Routine prevention of mother-to-child transmission of HIV services conducted antenatal HIV counselling and testing (HCT) using a rapid finger-prick test (Alere Determine). HIV-positive women provided serum for CD4+ cell count and HIV viral load, and all initiated ART (TDF/FTC/EFV) at the MOU [18]. HIV-exposed children received HIV-PCR testing to exclude vertical transmission at 6 weeks and 12 months [18]. HU2 mothers received repeat HCT via routine health services during and after pregnancy. At final study visit, all HU2 mothers had repeat HCT at the study site.

Cognitive, motor and language development was assessed using the Bayley Scales of Infant and Toddler Development, Third Edition (BSID-III), which has been validated in South Africa [26,27]. Developmental assessments were conducted by either a paediatric occupational therapist or a child health physician; all assessors received systematic supervised training in the use of BSID-III and were assisted by a trained, isi-Xhosa-speaking counsellor. Composite cognitive, motor and language scores were generated from cognitive, fine and gross motor, and expressive language subscale scores using BSID-III normative and conversion tables, which account for gestation at delivery [26]. Receptive language testing using standardized BSID-III tools proved contextually challenging; throughout, results represent expressive language scores only. For interrater reliability, video-graphed assessment scores were compared between assessors, generating estimates for interrater variability (correlation coefficients and percentage agreement) per developmental domain. Correlation coefficients for cognitive and motor scores were above 0.9; language ranged from 0.7 to 0.98. There was perfect agreement between the binary classifications of some vs. no delay in all three domains.

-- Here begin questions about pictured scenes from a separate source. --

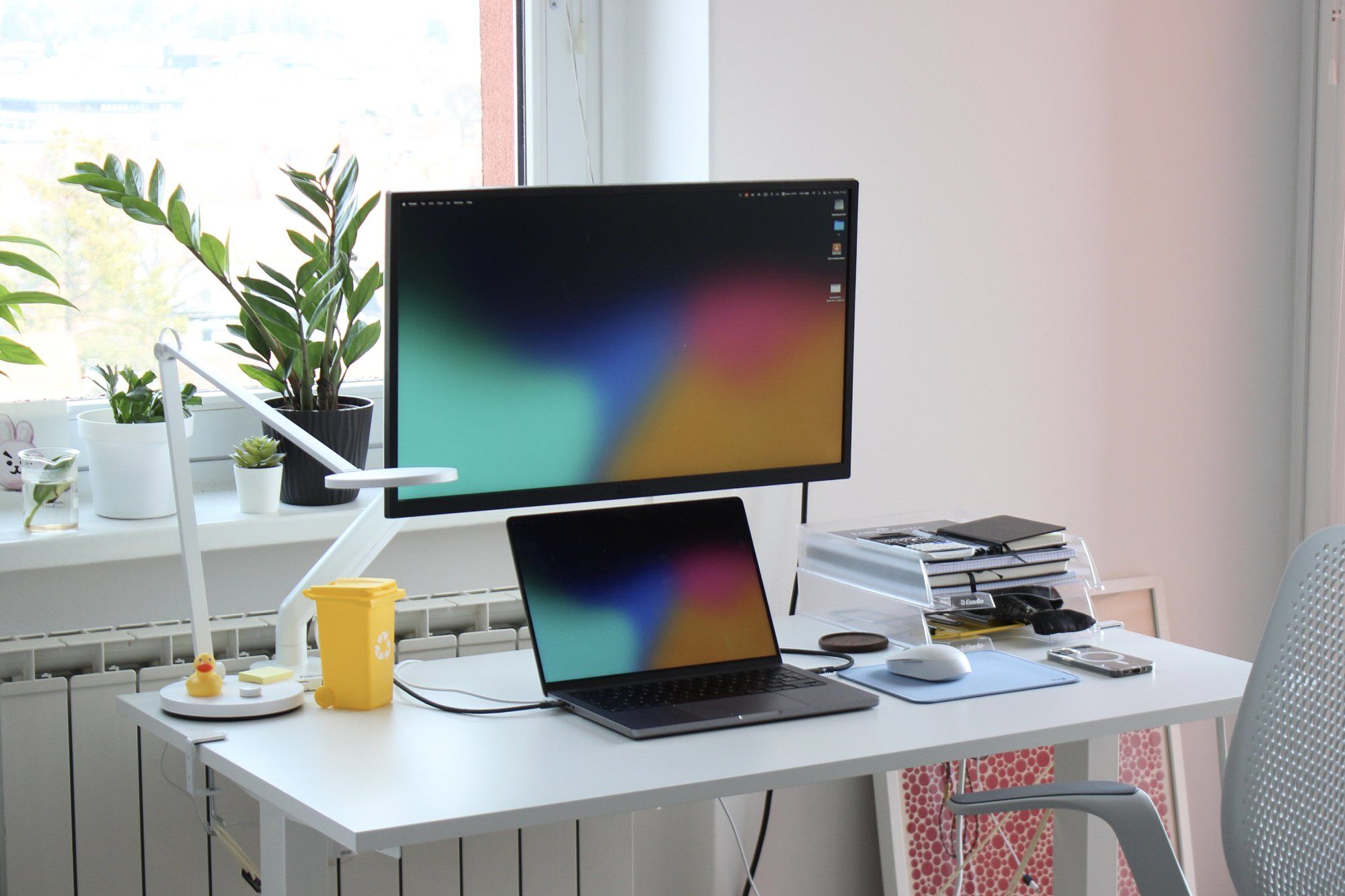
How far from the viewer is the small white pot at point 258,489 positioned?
73.6 inches

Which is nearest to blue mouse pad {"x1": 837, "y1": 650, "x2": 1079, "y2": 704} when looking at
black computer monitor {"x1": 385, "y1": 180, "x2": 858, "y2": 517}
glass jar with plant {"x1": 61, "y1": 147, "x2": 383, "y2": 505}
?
black computer monitor {"x1": 385, "y1": 180, "x2": 858, "y2": 517}

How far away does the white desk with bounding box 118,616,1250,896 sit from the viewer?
125cm

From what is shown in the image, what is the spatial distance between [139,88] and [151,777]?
926mm

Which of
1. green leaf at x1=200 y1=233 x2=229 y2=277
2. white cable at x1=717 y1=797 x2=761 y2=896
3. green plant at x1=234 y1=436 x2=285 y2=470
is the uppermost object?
green leaf at x1=200 y1=233 x2=229 y2=277

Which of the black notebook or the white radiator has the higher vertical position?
the black notebook

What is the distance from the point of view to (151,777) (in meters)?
1.75

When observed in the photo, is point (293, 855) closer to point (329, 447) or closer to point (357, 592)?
point (357, 592)

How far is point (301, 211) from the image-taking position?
190 centimetres

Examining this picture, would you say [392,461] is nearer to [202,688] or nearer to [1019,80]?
[202,688]

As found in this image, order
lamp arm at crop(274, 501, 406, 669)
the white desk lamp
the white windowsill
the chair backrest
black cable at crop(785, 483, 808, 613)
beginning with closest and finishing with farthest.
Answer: the chair backrest, the white desk lamp, lamp arm at crop(274, 501, 406, 669), the white windowsill, black cable at crop(785, 483, 808, 613)

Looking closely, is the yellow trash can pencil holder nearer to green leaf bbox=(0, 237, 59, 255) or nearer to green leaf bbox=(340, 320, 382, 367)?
green leaf bbox=(340, 320, 382, 367)

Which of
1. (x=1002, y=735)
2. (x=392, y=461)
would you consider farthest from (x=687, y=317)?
(x=1002, y=735)

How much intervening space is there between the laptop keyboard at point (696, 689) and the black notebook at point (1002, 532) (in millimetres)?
334

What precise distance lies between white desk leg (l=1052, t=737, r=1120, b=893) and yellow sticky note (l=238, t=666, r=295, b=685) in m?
0.94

Several known risk factors for maternal HIV acquisition may also be independent determinants of development in early childhood [28,29]. Potential confounders identified a priori for this analysis included maternal age, education, relationship status, pregnancy intentions and socio-economic status (employment and housing). Psychosocial measures included alcohol use (risky drinking at enrolment and/or in late pregnancy, AUDIT-C score ≥3), postpartum depression (EPDS score ≥13 at enrolment and/or 6 weeks) and IPV (any violence reported at enrolment). We also assessed infant sex, gestational age and anthropometry at birth, giving special consideration to the role of preterm delivery (PTD, <37 weeks’ gestation) given its potential mediating role in the HIV-exposure-development relationship. Postnatal factors included breastfeeding duration and at 12 months, maternal smoking and child attendance at a nursery.

Loss to follow-up was minimized through use of telephonic contact and household tracing. Systematic differences between those with and without developmental assessments within strata of maternal HIV status were explored and findings are interpreted accordingly (Fig. 1; Supplemental digital content 3, Table, https://links.lww.com/QAD/B286).

F1-6
Fig. 1:
Study flow diagram.

Statistical methodology

BSID-III composite scores generally have an expected mean (SD) of 100 (15) [26]. Although these expected values are based on the US-based reference population, similar expected values have been reported in low-resourced settings including South Africa [27]. In clinical practice, a BSID-III score below 1SD from the mean (<85) typically indicates some delay and below 2SD, severe delay [30]. We estimated that an overall sample size of 500, including 200–250 HEU children, would achieve more than 90% power to detect a mean difference of at least five points (0.33 of SD).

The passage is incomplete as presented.